Storage
Data File Structure (At a Glance)
The main .db file is:
[plaintext file header (76B)] [page 0 on disk] [page 1 on disk] [page 2 on disk] ...
- File header is always plaintext and fixed-size.
- Each page is a logical 4096-byte page (
PAGE_SIZE) stored at:offset = 76 + page_id * page_size_on_disk
page_size_on_diskis:- plaintext mode:
4096 - encrypted mode:
12 (nonce) + 4096 (ciphertext) + 16 (tag) = 4124
- plaintext mode:
This chapter first explains the file header, then the page layout, then special page formats (freelist).
Data File Header
Main DB file header (src/storage/pager/mod.rs) is 76 bytes:
0..8 Magic "MURODB01"
8..12 Format version (u32 LE)
12..28 Salt (16B, Argon2 input)
28..36 Catalog root page ID (u64 LE)
36..44 Page count (u64 LE)
44..52 Epoch (u64 LE)
52..60 Freelist page ID (u64 LE, 0 = none)
60..68 Next TxId (u64 LE)
68..72 Encryption suite ID (u32 LE)
72..76 CRC32 over bytes 0..72
freelist_page_idpersists the freelist root across restarts.- CRC32 protects header integrity before any page decryption.

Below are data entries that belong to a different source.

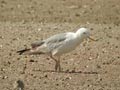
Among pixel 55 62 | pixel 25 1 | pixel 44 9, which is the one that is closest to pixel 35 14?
pixel 44 9

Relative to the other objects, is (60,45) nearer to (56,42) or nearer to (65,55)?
(56,42)

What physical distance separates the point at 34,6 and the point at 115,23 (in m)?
3.00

- This header exists once per file; everything after this is page data.
catalog_rootpoints to the system catalog B-tree root (format in Catalog Format).

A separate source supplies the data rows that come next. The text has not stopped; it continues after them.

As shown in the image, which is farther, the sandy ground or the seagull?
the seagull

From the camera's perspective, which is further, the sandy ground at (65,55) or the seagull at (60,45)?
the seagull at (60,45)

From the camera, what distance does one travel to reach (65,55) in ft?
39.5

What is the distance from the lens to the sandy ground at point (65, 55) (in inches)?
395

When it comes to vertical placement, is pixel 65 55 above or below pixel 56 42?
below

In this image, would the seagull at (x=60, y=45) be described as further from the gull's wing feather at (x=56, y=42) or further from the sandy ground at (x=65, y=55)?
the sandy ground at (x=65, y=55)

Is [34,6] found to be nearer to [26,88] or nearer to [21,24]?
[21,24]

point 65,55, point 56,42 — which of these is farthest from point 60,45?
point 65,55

See Files, WAL, and Locking for .db / .wal / .lock lifecycle.
Generic Page Layout
- Page size: 4096 bytes (
PAGE_SIZE) - Page header: 14 bytes (
src/storage/page.rs) - Cell pointer: 2 bytes per cell
- Cell payload:
[len:u16][payload bytes] - Cache: LRU page cache (default 256 pages)
Slotted-page structure:
[header(14)] [cell pointer array] [free space] [cell bodies (from tail)]
This slotted layout is generic; B+tree node format is layered on top of it.
See B-tree for node/header cell conventions.
Encryption
Encrypted mode stores each page as:
nonce(12) || ciphertext || tag(16)
- Algorithm: AES-256-GCM-SIV (nonce-misuse resistant AEAD)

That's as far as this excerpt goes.